Methodology

How DataLens BI detects column types, measures quality, applies cleaning, and generates insights — all using classical statistics computed client-side.

No machine learning is used. Every analysis uses deterministic statistical methods (Pearson correlation, IQR, linear regression, frequency counts) that are reproducible, explainable, and fast enough to run interactively in a browser on datasets up to ~100k rows.

1 · Automatic column type inference

Each column is sampled (up to 1,000 rows) and a parse ratio is computed for each candidate type. The type with the highest ratio above a threshold wins.

Number detection
Strips currency symbols, commas, and % signs, then parses. Rejects any value containing letters (excluding scientific e) — so codes like OP-119443 are never misclassified as negative numbers. Threshold: ≥ 75% of sampled values parse successfully.
Date detection
Attempts native Date.parse() and a set of explicit ISO, EU, and US patterns. Threshold: ≥ 75%. Dates are normalised to midnight UTC for consistent filtering.
Identifier detection
Numeric columns: flagged as identifier only if the column name contains ID-like tokens (id, uuid, code, ref…). Continuous metrics like Revenue are never flagged by uniqueness alone. Text columns: additionally flagged if uniqueness ratio ≥ 0.97 and cardinality > 50.
Boolean detection
Matches yes/no, true/false, 1/0, on/off patterns (case-insensitive).

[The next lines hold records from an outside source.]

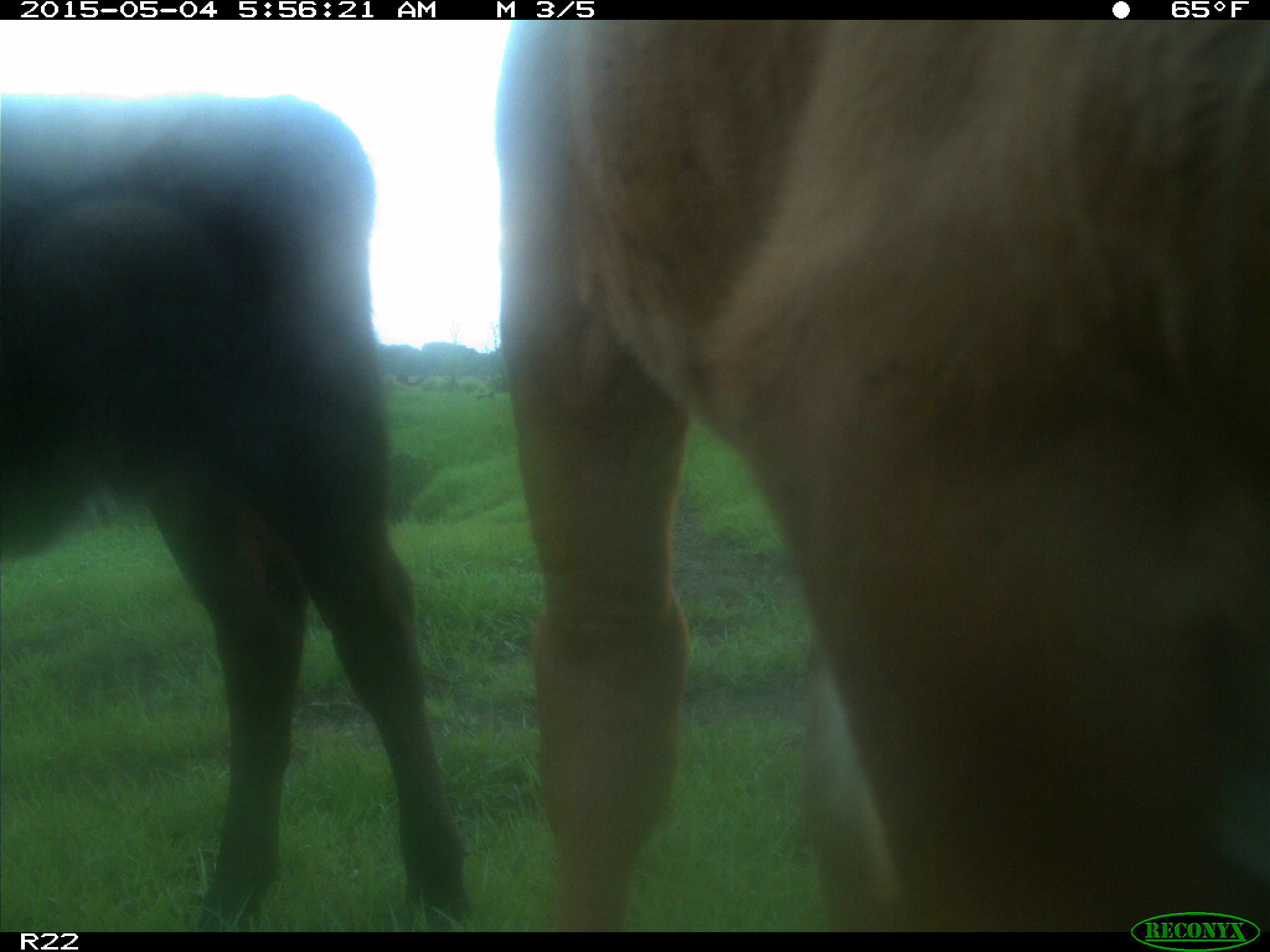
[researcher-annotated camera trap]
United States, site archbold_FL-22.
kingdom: Animalia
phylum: Chordata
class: Mammalia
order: Artiodactyla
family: Bovidae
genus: Bos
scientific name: Bos taurus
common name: domestic cow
Bos taurus (domestic cow).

Threshold: ≥ 85% and ≤ 3 distinct values.

2 · Data quality scoring

Completeness is scored as the fraction of non-missing cells across all selected columns.

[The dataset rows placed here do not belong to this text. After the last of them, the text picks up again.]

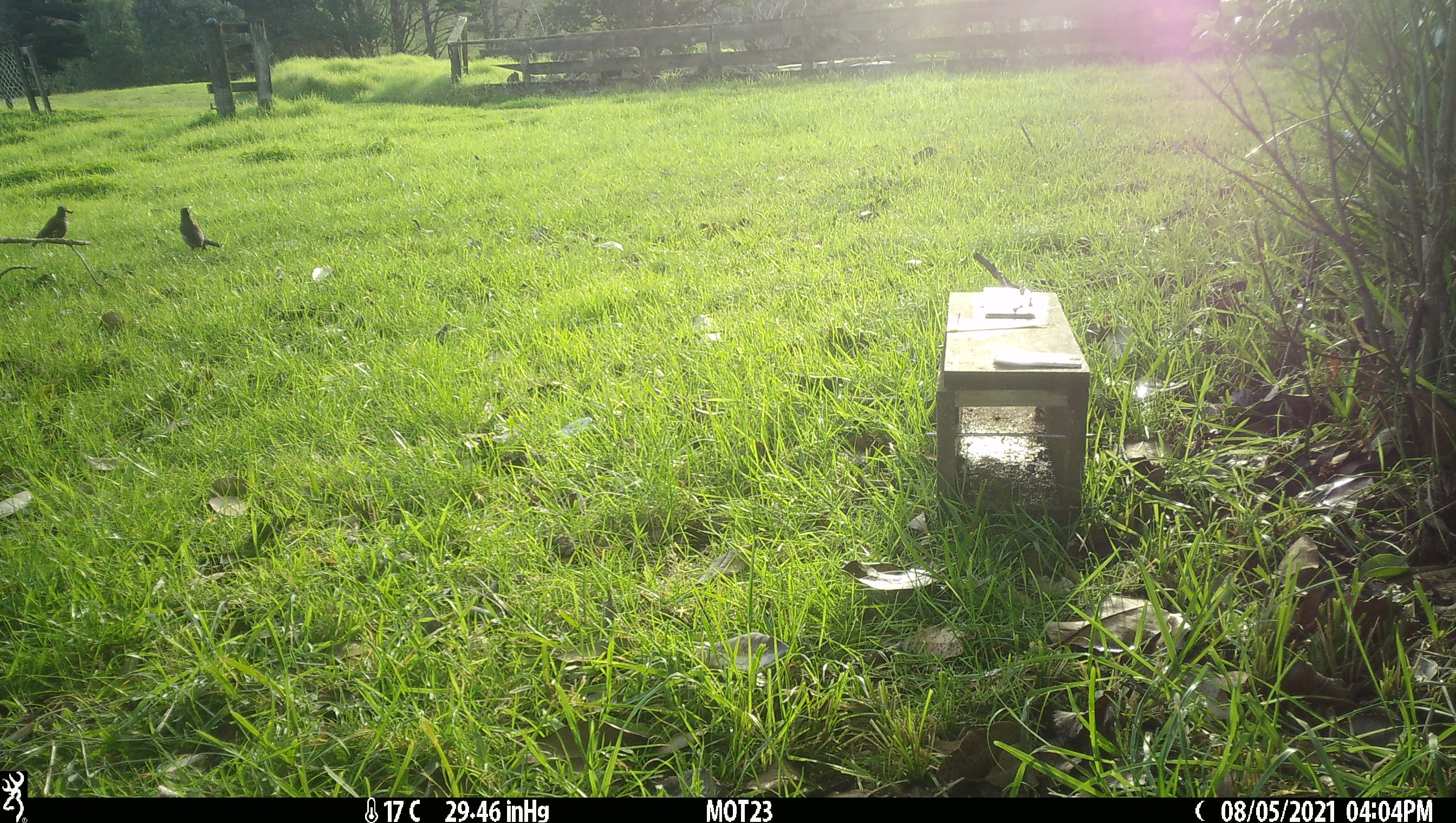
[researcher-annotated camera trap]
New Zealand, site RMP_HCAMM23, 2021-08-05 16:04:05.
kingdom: Animalia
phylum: Chordata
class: Aves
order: Passeriformes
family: Sturnidae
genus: Acridotheres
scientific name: Acridotheres tristis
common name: common myna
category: myna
Myna (common myna) (Acridotheres tristis).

completeness = (present cells) / (rows × columns)
outlier_flag = |value − median| > 1.5 × IQR (Tukey fence)
duplicate_count = rows − distinct rows (by full row hash)

3 · Cleaning operations

Operation Target Method
Drop duplicatesAll columnsFull-row hash comparison; keeps first occurrence
Fill missing — medianNumeric columnsSorted array, index at floor(n/2)
Fill missing — modeCategorical columnsMost frequent non-null value
Fill missing — UnknownCategorical columnsLiteral string replacement
Drop rowsAny columnRemoves rows where the column is null/empty
Cap outliersNumeric columnsTukey IQR: clips to [Q1−1.5×IQR, Q3+1.5×IQR]
Trim whitespaceText columnsstr.trim() on every cell
Title caseCategorical textCapitalises first letter of each word; lowercases rest

Auto-clean applies all relevant operations in sequence. Each operation is logged with the column name, method, and count of affected cells. The cleaned copy is kept separately — the original raw data is never overwritten.

4 · Statistical analysis methods

Pearson correlation
Computed pairwise across all numeric columns. Results rendered as a heatmap (RdBu scale, −1 to +1). The top 15 pairs are ranked by absolute strength.
Linear regression (OLS)
Ordinary least squares on scatter pairs. Renders trend line and reports slope and r value in the dynamic insight beneath the chart.
Time-series aggregation
Groups rows by ISO period (day / week / month / quarter / year) and applies the selected aggregate function (sum, avg, median, min, max, count).
Dynamic insights engine
After every chart is rendered, a plain-English finding is computed from the data and injected below: skew direction, % change over time, strongest correlation pair, top/bottom segment gaps.

5 · Display fidelity — original values preserved

Type inference converts values internally for computation, but every row retains a _rawIdx pointer back to the original CSV string. The data preview table uses raw strings for display, ensuring codes like OP-119443 or SO-00001 always appear exactly as they were in the source file, even though the analytics engine correctly identifies and excludes them from numeric aggregations.